With the latest report of the NFL’s negligence in addressing its brain injury problem, I turn happily to my sport. The 21st Baseball in Literature and Culture Conference is just a week away. It used to happen across the hall, a few steps from my office door. This year it’s going to take a little longer to get there, at its new venue 600 miles away in Kansas. But I wouldn’t miss it, my surest sign of Spring. I’m especially looking forward to revisiting the Negro Leagues Museum.

In my presentation I’m going to talk about the under-appreciated sagacity of the game’s greatest wits, mostly Satchel Paige (who, like Yogi, didn’t say everything he said) and Buck O’Neil (who did).

That’s a lot of Kansas City, for an old St.

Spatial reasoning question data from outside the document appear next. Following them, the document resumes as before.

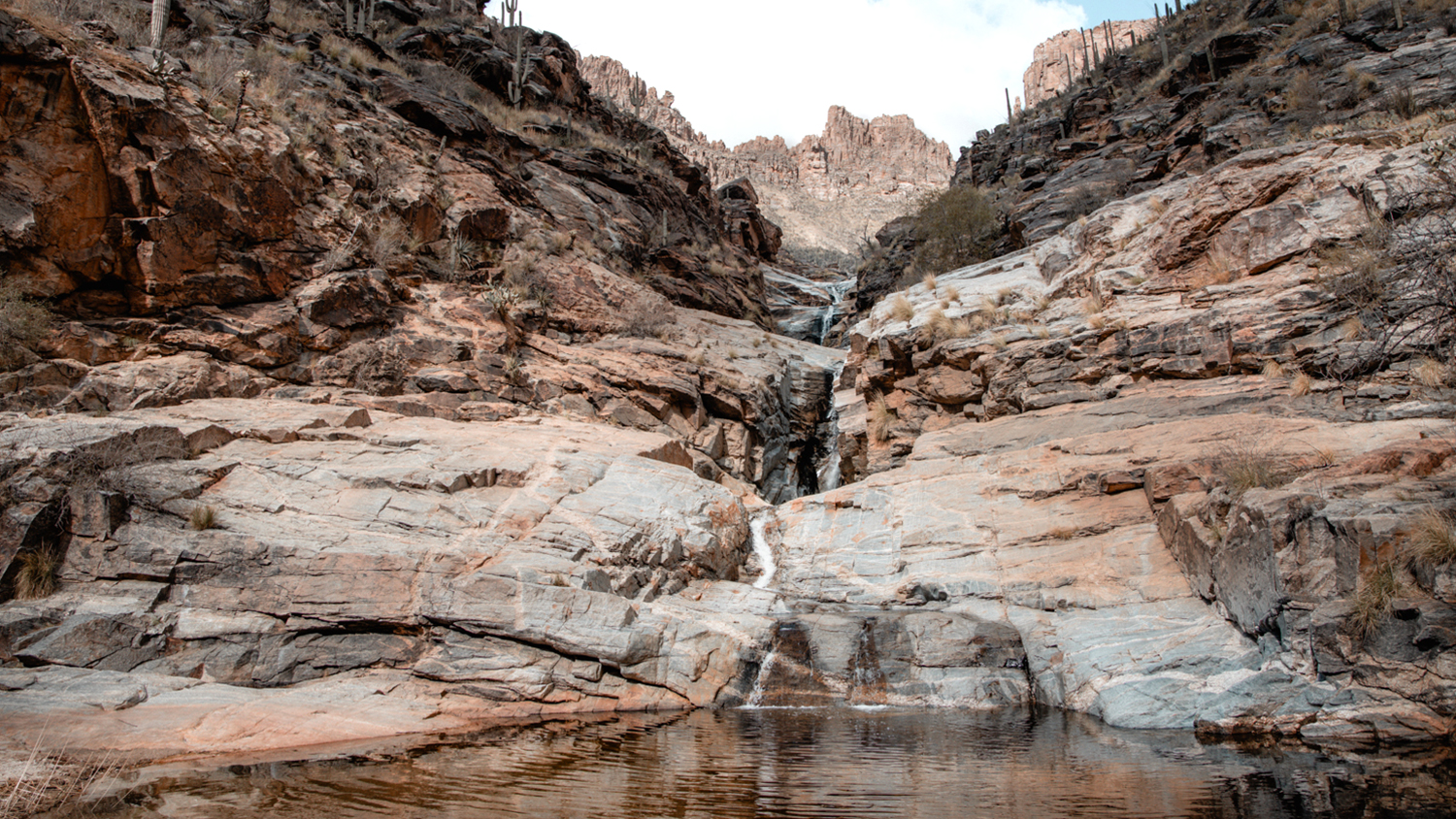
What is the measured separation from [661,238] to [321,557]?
22.6 metres

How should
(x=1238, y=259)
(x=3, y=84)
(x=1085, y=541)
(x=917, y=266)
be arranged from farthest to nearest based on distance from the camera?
(x=917, y=266) < (x=1238, y=259) < (x=3, y=84) < (x=1085, y=541)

Louisan like me, so I’m adding Yogi and his pal Joe Garagiola to the program. He just died at age 90, following his friend who also checked out at 90 in September. I’d love to believe they’ll both go on cracking wise on a heavenly Hill somewhere.

It was Joe, to whom Yogi instructed: “If you come to a fork in the road, take it.”

It was Joe who stoked the legend of Yogi. “Not only was I not the best catcher in the major leagues, I wasn’t even the best catcher on my street.”

Unlike Yogi, Joe played for lots of teams (“I went through baseball as a player to be named later”) including, naturally, the Cubs. “One thing you learned as a Cubs fan: when you bought you ticket, you could bank on seeing the bottom of the ninth.”

His debut in the Cardinals broadcast booth with Buck and Caray was a couple of years before my time, but I caught him later on countless Games of the Week, and on the Today show. He came across as a regular guy, genuine, self-effacing, and deceptively simple, an ideal complement for Vin Scully’s florid style. “Scully will describe the azure blue skies and the fluffy clouds and Old Glory blowing in center field, and he makes you feel like, ‘Let’s have a parade,’ ” he said. “He can put words together, and I’d come in and say, ‘All I know is the wind is blowing, and if the pitcher doesn’t have a good fastball or can’t spot it, he’ll be backing up third all day.’ ”

He received the Buck O’Neil Lifetime Achievement Award in 2014. He might have echoed Yogi’s pithiest Socratic truth – “In baseball you don’t know nothin'” – but he knew plenty.